#### [WHAT TO DO]
Among the lines below, list those containing the string "Tote".

#### [INPUT DATA]
☆ ☆ ☆ ☆ ☆ ☆ ☆

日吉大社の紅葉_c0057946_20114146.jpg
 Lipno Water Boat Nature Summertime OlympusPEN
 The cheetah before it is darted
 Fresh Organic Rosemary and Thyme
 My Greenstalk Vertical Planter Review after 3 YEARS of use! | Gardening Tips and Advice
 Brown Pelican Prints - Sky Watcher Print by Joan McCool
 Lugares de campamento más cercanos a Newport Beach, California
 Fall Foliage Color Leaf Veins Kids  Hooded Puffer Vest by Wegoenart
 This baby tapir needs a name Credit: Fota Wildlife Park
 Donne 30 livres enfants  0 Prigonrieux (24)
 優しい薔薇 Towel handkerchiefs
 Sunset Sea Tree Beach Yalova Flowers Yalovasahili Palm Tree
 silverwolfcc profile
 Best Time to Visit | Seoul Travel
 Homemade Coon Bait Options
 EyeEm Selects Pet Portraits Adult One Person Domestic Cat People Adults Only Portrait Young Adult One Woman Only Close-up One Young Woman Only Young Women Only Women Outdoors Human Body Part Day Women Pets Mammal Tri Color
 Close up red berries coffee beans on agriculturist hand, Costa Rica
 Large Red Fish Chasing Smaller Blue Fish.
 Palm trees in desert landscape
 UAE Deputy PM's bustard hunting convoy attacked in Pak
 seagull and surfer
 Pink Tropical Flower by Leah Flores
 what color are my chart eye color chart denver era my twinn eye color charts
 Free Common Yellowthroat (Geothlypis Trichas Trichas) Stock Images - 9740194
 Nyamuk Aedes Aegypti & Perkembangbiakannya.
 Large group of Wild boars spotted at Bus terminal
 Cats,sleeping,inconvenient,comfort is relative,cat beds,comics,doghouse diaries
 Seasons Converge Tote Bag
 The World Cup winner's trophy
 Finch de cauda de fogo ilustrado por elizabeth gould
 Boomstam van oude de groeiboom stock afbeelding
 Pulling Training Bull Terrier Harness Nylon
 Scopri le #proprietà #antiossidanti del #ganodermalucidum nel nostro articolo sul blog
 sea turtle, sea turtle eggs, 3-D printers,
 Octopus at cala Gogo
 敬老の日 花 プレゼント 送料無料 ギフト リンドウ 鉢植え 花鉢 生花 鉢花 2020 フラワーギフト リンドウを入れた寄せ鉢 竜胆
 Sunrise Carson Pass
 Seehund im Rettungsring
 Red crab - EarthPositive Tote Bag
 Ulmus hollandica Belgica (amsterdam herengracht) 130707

☆ ☆ ☆ ☆ ☆ ☆ ☆

#### [YOUR SOLUTION]
 Seasons Converge Tote Bag
 Red crab - EarthPositive Tote Bag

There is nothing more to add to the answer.